● **What the exercise asks**
Your answer should be every line of the records that contains the word "providing".

● **Records from a dataset**
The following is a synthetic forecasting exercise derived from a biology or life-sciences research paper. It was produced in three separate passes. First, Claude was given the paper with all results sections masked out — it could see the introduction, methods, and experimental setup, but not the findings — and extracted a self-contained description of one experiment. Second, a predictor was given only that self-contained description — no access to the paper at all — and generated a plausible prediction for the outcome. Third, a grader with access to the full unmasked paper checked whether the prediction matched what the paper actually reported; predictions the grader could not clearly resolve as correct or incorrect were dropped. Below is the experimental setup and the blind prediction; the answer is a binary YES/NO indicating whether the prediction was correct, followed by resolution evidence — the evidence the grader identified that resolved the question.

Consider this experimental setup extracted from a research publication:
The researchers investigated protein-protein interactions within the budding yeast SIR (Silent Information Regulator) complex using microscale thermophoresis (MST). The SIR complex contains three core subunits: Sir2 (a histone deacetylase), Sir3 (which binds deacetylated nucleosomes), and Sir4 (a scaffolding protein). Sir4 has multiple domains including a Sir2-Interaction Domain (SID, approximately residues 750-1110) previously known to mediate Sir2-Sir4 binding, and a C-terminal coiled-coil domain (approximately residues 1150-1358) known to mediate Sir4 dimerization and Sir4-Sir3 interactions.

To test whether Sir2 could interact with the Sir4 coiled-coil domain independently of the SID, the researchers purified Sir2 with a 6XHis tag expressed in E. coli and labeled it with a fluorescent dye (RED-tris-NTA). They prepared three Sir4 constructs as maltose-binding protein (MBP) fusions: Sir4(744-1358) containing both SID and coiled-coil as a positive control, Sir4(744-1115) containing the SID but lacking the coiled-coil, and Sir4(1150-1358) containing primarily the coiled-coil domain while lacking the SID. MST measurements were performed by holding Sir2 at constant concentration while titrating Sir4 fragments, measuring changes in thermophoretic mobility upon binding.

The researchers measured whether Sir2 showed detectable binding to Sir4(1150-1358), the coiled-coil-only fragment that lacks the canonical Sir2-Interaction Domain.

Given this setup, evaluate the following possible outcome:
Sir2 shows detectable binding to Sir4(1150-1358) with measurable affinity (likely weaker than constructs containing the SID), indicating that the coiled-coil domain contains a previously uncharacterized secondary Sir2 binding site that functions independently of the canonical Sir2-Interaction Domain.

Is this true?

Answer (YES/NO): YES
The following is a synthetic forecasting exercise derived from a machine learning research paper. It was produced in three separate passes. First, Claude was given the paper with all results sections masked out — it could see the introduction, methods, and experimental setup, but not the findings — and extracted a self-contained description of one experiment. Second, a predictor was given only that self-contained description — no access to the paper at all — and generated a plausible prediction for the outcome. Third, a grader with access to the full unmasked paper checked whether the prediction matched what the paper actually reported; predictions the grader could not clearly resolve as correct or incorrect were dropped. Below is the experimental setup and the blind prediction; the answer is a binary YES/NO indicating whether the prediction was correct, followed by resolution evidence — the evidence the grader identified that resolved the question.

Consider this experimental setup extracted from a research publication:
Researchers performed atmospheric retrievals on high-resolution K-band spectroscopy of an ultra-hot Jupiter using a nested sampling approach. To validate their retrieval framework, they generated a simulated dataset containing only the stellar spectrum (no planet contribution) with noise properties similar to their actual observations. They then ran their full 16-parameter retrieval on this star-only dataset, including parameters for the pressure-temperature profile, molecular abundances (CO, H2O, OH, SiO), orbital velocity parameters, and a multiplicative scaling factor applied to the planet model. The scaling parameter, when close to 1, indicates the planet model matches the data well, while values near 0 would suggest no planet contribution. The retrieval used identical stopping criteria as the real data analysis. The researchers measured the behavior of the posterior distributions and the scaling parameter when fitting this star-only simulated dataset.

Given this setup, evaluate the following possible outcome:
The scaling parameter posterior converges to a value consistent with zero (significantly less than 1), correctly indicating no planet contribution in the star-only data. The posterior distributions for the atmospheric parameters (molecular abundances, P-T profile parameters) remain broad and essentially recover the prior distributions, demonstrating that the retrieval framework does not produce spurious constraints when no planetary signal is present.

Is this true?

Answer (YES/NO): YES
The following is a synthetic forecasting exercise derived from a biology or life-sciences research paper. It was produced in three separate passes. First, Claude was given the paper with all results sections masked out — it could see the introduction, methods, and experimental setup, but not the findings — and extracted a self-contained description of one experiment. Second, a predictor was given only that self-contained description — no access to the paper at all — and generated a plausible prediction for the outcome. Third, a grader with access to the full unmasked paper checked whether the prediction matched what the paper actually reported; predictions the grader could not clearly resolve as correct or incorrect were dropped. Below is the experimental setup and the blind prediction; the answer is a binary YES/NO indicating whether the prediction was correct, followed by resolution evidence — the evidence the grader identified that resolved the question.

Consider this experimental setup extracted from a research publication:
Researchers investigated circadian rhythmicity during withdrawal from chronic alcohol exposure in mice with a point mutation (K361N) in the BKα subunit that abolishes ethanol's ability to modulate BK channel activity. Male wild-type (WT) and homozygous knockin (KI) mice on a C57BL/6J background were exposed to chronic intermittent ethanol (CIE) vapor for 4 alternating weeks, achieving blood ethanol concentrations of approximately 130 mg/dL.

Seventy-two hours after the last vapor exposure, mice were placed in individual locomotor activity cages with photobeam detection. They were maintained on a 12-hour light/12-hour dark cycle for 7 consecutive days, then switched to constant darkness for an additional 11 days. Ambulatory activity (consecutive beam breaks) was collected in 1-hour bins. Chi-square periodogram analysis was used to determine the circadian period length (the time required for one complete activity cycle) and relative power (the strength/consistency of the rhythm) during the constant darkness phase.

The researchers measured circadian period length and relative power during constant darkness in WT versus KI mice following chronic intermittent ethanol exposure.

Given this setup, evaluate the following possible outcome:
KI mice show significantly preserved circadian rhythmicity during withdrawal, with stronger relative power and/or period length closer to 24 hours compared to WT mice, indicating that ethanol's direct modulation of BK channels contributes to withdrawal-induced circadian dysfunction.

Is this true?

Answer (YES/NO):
==
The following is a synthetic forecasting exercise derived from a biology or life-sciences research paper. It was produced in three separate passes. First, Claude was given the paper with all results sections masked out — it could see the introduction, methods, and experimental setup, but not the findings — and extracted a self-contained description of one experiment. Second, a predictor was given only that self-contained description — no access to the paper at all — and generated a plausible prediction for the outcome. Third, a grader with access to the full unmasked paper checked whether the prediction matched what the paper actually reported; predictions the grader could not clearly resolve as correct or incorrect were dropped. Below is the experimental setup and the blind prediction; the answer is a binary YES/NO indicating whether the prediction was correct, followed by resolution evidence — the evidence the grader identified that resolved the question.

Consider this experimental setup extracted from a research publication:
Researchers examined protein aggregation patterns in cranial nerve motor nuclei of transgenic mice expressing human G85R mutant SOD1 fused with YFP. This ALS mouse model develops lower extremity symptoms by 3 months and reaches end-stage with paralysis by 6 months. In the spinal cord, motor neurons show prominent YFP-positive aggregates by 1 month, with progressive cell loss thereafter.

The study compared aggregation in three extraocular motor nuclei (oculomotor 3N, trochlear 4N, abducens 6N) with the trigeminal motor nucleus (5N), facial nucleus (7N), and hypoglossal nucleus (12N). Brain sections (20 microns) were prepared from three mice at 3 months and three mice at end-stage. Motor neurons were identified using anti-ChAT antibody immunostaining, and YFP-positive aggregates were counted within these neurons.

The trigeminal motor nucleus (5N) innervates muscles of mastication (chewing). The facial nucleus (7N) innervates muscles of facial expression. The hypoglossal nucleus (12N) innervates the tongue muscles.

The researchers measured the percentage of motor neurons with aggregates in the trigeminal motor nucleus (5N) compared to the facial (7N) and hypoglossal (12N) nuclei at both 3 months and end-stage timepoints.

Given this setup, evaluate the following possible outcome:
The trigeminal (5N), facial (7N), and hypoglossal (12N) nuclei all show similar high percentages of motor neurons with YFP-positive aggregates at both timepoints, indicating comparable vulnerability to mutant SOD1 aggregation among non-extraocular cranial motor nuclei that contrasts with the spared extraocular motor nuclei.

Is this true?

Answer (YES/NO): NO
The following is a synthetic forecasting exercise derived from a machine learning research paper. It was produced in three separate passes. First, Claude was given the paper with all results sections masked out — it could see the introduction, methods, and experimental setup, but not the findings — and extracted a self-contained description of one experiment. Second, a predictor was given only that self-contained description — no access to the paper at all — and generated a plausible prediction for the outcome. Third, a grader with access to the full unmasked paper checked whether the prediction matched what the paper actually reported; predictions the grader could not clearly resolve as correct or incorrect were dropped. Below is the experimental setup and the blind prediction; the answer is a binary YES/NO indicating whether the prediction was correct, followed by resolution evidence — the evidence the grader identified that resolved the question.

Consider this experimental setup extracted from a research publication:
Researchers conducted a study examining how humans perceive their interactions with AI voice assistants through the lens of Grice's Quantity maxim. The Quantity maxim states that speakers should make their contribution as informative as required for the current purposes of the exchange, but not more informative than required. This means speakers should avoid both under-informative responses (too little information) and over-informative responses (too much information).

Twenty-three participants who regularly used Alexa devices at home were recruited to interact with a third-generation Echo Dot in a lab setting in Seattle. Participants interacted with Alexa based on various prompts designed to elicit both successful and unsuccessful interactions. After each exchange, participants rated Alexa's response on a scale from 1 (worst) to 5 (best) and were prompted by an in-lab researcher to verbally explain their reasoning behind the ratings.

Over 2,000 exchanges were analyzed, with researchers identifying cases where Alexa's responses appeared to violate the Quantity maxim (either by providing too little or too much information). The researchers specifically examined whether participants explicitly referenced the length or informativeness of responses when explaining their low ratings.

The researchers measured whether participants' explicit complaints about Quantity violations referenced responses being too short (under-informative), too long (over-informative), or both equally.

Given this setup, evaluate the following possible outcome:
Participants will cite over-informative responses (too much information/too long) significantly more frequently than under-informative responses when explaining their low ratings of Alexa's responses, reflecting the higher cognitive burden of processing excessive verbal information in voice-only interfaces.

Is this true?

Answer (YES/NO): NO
==
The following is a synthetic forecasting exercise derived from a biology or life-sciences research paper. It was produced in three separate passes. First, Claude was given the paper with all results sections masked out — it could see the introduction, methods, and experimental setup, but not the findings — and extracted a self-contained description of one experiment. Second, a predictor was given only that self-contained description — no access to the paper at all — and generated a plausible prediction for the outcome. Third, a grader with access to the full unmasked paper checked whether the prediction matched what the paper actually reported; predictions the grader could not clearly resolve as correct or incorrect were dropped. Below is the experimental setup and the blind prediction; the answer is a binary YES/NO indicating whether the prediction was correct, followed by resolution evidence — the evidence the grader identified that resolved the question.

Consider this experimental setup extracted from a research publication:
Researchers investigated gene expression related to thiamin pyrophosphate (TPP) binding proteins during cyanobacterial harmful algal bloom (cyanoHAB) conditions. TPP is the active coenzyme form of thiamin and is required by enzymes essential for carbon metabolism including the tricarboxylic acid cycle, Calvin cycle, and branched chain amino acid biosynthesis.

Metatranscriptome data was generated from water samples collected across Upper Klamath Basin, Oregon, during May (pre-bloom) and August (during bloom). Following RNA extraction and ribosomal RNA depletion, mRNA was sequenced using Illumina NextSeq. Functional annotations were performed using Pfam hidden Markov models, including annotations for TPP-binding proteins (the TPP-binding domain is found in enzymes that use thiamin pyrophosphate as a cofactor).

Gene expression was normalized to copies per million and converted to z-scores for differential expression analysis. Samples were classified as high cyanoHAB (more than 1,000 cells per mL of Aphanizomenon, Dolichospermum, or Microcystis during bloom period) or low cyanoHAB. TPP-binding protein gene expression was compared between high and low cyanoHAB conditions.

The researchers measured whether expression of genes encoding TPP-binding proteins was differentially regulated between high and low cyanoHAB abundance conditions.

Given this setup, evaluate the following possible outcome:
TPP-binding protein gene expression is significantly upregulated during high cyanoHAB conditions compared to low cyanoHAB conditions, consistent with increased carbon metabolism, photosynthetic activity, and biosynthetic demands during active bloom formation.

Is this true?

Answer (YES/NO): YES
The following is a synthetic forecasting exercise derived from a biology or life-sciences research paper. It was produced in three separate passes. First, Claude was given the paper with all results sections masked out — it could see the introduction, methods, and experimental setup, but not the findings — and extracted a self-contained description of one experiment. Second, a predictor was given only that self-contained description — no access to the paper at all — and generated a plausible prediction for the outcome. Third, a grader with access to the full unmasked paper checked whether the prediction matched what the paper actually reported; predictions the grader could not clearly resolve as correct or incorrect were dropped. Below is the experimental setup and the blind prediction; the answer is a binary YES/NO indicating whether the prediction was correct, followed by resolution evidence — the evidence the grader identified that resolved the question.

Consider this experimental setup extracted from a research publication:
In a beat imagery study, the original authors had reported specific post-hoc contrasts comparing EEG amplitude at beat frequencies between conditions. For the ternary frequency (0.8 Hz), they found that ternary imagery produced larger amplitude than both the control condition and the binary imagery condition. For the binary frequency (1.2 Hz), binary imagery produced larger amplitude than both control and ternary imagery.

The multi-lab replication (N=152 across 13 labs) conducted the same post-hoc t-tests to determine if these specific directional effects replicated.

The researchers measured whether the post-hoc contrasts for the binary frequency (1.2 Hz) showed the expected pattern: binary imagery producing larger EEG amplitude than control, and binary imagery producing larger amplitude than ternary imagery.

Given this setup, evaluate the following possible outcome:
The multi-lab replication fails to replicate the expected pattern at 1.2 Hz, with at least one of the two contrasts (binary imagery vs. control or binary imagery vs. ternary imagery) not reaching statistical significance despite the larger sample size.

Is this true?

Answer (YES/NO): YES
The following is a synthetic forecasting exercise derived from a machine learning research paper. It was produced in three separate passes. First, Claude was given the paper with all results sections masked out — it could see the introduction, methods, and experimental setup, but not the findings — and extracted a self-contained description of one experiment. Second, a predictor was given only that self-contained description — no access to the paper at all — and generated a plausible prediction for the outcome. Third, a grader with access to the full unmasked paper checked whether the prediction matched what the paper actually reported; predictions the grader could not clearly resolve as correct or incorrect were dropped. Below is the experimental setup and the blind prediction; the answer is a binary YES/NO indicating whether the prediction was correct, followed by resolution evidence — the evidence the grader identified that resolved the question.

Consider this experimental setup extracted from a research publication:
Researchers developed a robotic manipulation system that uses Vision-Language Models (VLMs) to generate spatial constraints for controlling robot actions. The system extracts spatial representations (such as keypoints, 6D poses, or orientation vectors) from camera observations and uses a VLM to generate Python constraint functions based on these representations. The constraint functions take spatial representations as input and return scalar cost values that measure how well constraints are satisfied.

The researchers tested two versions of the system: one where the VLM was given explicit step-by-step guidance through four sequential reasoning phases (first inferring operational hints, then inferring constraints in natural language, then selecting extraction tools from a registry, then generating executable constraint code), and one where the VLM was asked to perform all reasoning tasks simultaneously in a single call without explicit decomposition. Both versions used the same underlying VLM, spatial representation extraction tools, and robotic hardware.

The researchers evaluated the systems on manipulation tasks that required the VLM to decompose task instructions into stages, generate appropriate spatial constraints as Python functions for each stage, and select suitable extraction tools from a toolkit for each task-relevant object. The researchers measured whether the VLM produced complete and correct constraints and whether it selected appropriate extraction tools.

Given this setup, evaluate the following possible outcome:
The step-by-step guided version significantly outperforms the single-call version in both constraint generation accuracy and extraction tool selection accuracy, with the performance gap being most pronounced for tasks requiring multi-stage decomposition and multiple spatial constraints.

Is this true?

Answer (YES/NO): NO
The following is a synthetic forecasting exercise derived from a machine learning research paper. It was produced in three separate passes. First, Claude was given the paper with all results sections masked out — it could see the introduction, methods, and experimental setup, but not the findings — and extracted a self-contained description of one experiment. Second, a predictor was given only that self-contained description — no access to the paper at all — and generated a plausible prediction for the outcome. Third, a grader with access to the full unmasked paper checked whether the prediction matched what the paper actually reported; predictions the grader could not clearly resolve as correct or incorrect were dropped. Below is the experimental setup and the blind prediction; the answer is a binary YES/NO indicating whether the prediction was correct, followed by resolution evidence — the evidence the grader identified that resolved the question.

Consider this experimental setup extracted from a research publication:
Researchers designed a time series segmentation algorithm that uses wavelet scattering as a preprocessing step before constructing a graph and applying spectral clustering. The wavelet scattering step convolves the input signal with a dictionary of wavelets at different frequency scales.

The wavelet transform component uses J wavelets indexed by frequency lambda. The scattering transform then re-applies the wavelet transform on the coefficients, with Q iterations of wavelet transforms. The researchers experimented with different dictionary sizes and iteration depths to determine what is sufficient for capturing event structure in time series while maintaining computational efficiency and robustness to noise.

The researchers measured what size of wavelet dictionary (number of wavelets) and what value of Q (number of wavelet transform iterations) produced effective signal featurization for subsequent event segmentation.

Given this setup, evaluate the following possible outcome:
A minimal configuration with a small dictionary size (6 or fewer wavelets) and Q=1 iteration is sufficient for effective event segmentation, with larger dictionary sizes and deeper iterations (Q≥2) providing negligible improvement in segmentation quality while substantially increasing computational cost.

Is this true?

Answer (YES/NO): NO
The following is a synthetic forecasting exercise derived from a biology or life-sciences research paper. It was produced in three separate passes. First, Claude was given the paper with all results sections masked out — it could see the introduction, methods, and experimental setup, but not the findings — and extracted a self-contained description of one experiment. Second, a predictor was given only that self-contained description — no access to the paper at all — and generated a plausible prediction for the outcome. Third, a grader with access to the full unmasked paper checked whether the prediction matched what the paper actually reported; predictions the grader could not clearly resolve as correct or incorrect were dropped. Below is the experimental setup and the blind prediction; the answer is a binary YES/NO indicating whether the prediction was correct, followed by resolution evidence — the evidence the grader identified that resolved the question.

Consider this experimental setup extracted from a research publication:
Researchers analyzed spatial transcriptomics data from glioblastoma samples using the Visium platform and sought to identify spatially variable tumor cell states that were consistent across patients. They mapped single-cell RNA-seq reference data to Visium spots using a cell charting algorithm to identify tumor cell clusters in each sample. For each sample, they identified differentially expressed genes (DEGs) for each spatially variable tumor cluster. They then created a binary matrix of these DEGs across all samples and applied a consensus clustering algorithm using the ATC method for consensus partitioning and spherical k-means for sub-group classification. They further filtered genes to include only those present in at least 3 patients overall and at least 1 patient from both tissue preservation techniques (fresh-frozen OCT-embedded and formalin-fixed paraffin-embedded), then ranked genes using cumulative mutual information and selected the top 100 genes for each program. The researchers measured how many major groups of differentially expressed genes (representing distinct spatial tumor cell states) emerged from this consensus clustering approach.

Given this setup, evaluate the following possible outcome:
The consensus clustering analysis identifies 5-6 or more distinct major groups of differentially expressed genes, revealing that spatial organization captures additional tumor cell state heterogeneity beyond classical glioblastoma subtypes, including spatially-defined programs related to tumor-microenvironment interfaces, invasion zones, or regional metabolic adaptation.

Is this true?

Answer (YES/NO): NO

● **Answer to the exercise**
Over 2,000 exchanges were analyzed, with researchers identifying cases where Alexa's responses appeared to violate the Quantity maxim (either by providing too little or too much information). The researchers specifically examined whether participants explicitly referenced the length or informativeness of responses when explaining their low ratings.
A minimal configuration with a small dictionary size (6 or fewer wavelets) and Q=1 iteration is sufficient for effective event segmentation, with larger dictionary sizes and deeper iterations (Q≥2) providing negligible improvement in segmentation quality while substantially increasing computational cost.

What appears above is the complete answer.